▶ **Source material**:
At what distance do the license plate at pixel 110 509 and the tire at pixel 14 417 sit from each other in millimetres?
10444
---
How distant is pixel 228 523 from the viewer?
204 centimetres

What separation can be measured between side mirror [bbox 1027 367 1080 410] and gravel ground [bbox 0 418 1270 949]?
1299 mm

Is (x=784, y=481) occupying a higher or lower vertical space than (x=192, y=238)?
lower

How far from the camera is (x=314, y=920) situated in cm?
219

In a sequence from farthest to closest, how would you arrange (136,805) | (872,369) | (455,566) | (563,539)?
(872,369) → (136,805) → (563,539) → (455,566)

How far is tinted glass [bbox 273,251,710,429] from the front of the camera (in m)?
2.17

▶ **Exercise prompt**: Can you reproduce the rows from the line that contains "How far from" through the line that contains "(872,369) → (136,805) → (563,539) → (455,566)", changing "sequence" to "order" and keeping everything else the same?

▶ **Written response**:
How far from the camera is (x=314, y=920) situated in cm?
219

In a order from farthest to closest, how would you arrange (136,805) | (872,369) | (455,566) | (563,539)?
(872,369) → (136,805) → (563,539) → (455,566)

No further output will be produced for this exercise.